I was anxious to test the skill of my cook, so I ordered her to get a good supper for me, and I gave her some money.

"I have some money," she replied, "and I will let you have the bill to-morrow."

After taking away whatever I had left with Mengs I went to Don Diego's house, and to my astonishment found it empty. I went back and asked Philippe, my man, where Don Diego was staying.

"It's some distance, sir; I will take you there tomorrow."

"Where is my landlord?"

"In the floor above; but they are very quiet people."

"I should like to see him."

"He is gone out and won't be home till ten."

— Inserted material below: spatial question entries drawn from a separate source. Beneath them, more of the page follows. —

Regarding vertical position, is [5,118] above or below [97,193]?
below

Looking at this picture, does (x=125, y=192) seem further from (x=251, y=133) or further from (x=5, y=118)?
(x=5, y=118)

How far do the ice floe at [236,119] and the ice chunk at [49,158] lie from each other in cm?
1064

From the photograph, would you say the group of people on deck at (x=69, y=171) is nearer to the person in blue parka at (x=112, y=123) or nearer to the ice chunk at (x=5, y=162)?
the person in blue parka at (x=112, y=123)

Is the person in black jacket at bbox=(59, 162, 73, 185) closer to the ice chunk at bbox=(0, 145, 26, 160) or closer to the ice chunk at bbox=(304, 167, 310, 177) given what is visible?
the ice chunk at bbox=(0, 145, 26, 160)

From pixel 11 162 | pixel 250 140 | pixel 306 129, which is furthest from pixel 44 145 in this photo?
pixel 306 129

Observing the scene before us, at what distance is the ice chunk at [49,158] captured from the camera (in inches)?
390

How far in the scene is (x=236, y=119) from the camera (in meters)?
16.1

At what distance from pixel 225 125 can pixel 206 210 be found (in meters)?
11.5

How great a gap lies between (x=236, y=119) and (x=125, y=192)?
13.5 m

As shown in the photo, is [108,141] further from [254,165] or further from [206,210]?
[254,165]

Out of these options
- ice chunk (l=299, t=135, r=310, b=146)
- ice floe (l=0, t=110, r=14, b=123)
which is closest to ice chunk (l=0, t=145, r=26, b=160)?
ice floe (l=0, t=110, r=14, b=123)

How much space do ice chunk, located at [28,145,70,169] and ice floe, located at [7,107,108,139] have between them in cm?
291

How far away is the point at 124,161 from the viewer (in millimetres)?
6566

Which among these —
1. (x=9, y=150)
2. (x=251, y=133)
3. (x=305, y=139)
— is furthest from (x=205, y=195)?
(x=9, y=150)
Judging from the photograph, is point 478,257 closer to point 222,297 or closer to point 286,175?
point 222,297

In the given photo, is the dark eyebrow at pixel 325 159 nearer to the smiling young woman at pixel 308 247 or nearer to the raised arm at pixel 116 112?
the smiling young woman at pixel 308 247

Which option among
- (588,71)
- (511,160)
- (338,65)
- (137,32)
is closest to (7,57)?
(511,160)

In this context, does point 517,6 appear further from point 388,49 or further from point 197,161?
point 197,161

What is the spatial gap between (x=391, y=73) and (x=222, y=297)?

At nine o'clock I was told that my supper was ready. I was very hungry, and the neatness with which the table was laid was a pleasant surprise in Spain. I was sorry that I had had no opportunity of expressing my satisfaction to Don Diego, but I sat down to supper. Then indeed I thought the cobbler a hero; the Biscayan maid might have entered into rivalry with the best cook in France. There were five dishes, including my favourite delicacy 'las criadillas', and everything was exquisite. My lodging was dear enough, but the cook made the whole arrangement a wonderful bargain.

Towards the end of supper Philippe told me that the landlord had come in, and that with my leave he would wish me a good evening.

"Shew him in by all means."

I saw Don Diego and his charming daughter enter; he had rented the house on purpose to be my landlord.